What the task requires -
For the items below, copy everything from the line containing "Where does red" down to the end of the items, switching "stone" to "brick" and leaving everything else unchanged.

Listed entries -
----
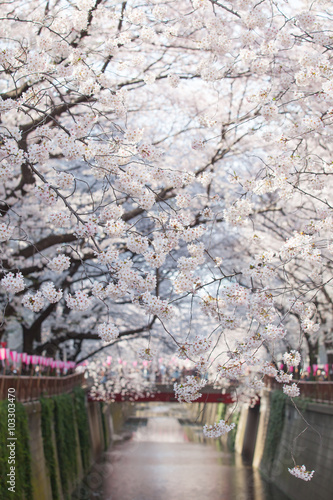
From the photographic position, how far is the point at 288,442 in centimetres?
1933

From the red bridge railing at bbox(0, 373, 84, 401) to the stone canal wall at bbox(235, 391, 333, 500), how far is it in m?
5.22

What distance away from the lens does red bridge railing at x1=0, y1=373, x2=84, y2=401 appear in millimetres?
10510

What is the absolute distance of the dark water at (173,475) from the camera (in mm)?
17781

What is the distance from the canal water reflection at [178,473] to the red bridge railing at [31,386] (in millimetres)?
3646

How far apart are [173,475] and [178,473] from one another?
0.50 m

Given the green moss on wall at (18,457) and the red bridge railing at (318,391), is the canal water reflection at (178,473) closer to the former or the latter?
the red bridge railing at (318,391)

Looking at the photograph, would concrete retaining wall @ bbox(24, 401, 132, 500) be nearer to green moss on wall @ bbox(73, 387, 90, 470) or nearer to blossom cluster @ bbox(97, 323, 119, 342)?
green moss on wall @ bbox(73, 387, 90, 470)

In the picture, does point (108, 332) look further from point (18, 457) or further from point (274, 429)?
point (274, 429)

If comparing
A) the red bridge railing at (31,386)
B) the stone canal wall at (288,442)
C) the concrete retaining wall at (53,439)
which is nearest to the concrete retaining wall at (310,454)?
the stone canal wall at (288,442)

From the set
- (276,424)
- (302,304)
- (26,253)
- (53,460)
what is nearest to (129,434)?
(276,424)

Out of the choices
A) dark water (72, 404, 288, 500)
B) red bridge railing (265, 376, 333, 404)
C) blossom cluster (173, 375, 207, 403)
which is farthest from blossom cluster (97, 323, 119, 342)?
dark water (72, 404, 288, 500)

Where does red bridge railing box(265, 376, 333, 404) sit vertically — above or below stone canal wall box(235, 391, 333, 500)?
above

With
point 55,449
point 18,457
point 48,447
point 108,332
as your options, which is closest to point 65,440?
----
Output for this task -
Where does red bridge railing box(265, 376, 333, 404) sit vertically — above or below brick canal wall box(235, 391, 333, 500)?
above

With
point 55,449
point 18,457
point 48,447
point 108,332
as your options, which is closest to point 65,440?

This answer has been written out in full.